What you will do: Could you give again, word for word, the stretch of rows from the line containing "As revealed in" through the end of the rows, leaving out the pictures?

Supplied data:
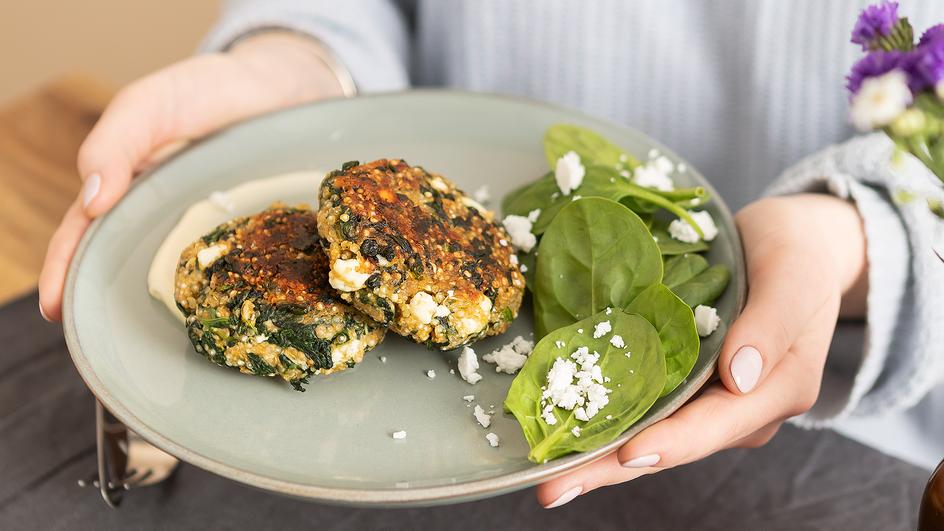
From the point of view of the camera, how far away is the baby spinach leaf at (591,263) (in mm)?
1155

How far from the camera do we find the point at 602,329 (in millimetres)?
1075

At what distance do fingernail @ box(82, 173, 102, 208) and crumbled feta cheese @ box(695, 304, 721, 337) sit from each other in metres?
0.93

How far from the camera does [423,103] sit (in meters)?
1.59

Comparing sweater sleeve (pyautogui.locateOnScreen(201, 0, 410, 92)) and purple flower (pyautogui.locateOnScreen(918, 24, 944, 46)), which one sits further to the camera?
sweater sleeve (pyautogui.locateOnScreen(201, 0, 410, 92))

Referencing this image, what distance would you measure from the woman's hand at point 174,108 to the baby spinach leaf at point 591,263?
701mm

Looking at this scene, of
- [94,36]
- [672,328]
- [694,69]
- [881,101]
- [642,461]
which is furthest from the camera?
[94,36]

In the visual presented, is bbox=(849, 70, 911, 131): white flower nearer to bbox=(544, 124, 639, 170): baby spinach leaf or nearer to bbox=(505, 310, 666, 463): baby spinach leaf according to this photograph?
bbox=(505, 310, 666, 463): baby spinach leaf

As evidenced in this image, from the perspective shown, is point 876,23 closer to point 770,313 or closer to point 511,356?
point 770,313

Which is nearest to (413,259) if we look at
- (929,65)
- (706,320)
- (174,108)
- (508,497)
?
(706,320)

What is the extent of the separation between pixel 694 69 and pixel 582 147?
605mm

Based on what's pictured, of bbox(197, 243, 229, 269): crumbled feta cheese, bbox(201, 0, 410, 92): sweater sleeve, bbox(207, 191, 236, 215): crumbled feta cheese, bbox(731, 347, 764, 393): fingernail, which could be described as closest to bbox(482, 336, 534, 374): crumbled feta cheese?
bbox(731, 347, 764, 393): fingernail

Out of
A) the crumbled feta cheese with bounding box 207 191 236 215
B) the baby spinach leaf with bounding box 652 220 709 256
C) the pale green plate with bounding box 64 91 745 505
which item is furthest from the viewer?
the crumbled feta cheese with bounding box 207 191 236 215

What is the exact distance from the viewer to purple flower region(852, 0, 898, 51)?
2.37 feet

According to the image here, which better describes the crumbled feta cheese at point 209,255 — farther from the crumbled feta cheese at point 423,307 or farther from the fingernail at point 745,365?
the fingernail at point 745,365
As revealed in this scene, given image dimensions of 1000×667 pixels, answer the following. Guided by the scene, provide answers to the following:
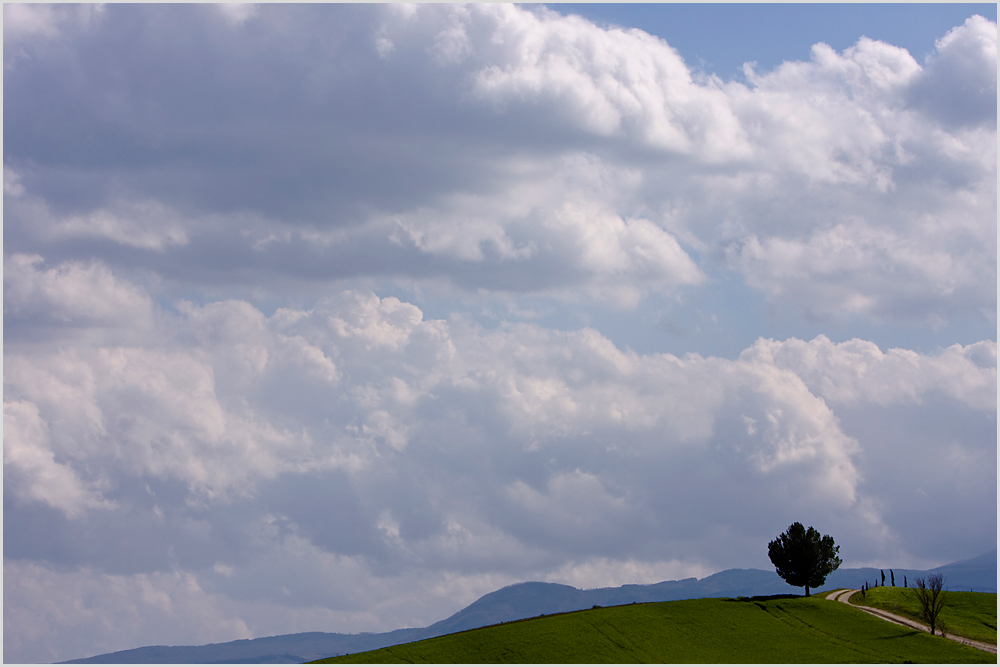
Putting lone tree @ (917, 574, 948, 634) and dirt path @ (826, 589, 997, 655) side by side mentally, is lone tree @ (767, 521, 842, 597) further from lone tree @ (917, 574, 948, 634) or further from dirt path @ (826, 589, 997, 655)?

Solution:
As revealed in this scene, given image dimensions of 1000×667 pixels, answer the following. Guided by the scene, provide answers to the following:
Putting lone tree @ (917, 574, 948, 634) and dirt path @ (826, 589, 997, 655) side by side mentally, is lone tree @ (767, 521, 842, 597) further from lone tree @ (917, 574, 948, 634) or further from dirt path @ (826, 589, 997, 655)?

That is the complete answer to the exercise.